Are you aware that entering a proper background value for each channel is very important for this measurement to be correct?
I usually adjust brightness and contrast settings to see the "good" points well (good = a spot that has the maximum area in a slice, and becomes smaller going up or down) and then check if they were recognized in the FISH plugin. In case, I would adjust the threshold. Do you have suggestions to do it better? Also, I remember that the distance is calculated between the nearest FISH spots, but I am not sure whether it gets only the pairs made of spots from 2 different channels or just any pair (even in the same channel)
For measuring the background in the FISH channels one should draw an ROI in one nucleus (maybe several) in regions where there are no spots and then measure the mean intensity (see for example below). Maybe we should enforce this step in the plugin to make sure that people actually do it?
I have to admit, I used just to mouse over the image to check the intensity of the spots and that of the background. For your example, what would you use as "spot background values" in the end? I think it is worth enforcing the step only if the threshold choice is not discretionary.
Mouse over also is OK! But measuring it in a region is better. I will try adding this step to enforce it! Did you see my request a bit higher up about finding a small nice test region? (not urgent just wanted to check whether you saw it at all :)
Sure, I saw it. I was hoping to send it to you soon but I had to sort out other things before. I'll have a look now
@tischi I'm back on track! Here is the test region, let me now if you can download it and what you think. In case it does not look convincing to you, I still have plenty of embryos.
https://github.com/Mava04/fish/blob/master/Series002_decon_selection.tif
Looks interesting! Would you agree that we could use those two regions as test cases for spots that are "far" apart and "close" together?
@tischi Yes, it's a good choice!
Could you play a bit with this?
Measure the distances of these two pairs of spots:
If we have these numbers I would add them to the documentation for reference (and for new users to see what they should expect). For example, new users should first download the test data and reproduce the numbers to make sure that they use the plugin correctly, what do you think?
@tischi Here is the table with the measurements. I tested what you suggested and I tried both the segmentation methods and two different types of wrong background (so that users would know what to expect, and out of curiosity) and I added some notes on how it behaves. With respect to the manual measurement, it seems that selecting a nuclear background greatly increses the distance of close points. Is this expected?

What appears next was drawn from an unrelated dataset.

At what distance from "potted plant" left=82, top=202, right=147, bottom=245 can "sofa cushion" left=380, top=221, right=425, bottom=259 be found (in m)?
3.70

@tischi I also noticed that, as you said, the CoM is extremely sensitive. Maybe it's worth remarking it in the documentation, and explaining what is the advantage of each distance and what it is most suitable for.

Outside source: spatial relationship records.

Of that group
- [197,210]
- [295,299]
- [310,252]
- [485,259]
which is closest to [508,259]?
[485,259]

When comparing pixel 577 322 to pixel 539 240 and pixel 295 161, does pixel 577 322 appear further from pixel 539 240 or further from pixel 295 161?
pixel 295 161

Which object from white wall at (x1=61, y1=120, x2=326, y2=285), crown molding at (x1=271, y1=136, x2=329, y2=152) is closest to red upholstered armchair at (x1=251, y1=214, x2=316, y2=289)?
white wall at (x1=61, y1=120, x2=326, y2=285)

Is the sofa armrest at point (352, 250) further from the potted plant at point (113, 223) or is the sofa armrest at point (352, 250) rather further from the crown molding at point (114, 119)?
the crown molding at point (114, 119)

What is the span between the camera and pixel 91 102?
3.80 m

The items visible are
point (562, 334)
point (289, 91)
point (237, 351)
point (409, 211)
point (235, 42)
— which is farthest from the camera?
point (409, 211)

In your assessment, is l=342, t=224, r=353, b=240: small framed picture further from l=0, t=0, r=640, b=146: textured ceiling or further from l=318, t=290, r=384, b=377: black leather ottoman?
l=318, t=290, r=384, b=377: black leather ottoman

With respect to the manual measurement, it seems that selecting a nuclear background greatly increases the distance of close points. Is this expected?
How did you do the manual measurement?
I just drew a line from the center of spot 1 to the center of spot 2 in the same plane, and then did Analyze > Measure. The scale was already set. The centers were between slice 15 and 16, so I just took one slice (that with the highest signal). Or should I compute the exact position of the centers (even if it is in between 2 slices)?
Yes, you should measure the distance in 3D, please.
d = sqrt( dx^2 + dy^2 +dz^2 )
, with everything in calibrated units.
@tischi Sorry, I realized I am not sure how to get the z coordinate of the centers if they are in between the planes. The intensity peak, checked by "Plot Z-axis profile", is always in slice 15.
I think you would have to manually compute it.
For example, if it is between slice 14 and 15 and your voxel spacing in z is 0.8 um then the position would be:
0.8 * (0.5 * 15 + 0.5 * 14)
If it is a closer to 15 you could give the 15 more weight (0.8):
0.8 * (0.8 * 15 + 0.2 * 14)
This is called linear interpolation.
Another way is to fit a Gaussian to the line profile:
c
(centre) value would be the position
You can do this in all three dimensions to get the locations. Could you try this? Let me know if you need help! (e.g., on Thursday 10:00 - 12:00 there is the bioimage analysis drop-in session, see bio-it.embl.de, we could discuss more there).
@tischi I used the Gaussian fir directly, it seems more reproducible. The results do not change much: 0.323 μm for the far spots, 0.145 μm for the close ones. I updated the file and wrote how to do the measurements. I used rectangles instead of lines to take into account the intensity of the whole spot.
@Mava04
Currently, there are two outputs in the table for the spot position. One is based on a difference of gaussian (DoG), the other is based on a centre of mass (CoM). Should we keep both? Which of those were used by the people in the Lab? I think it would be better if there was only one of them to avoid confusion.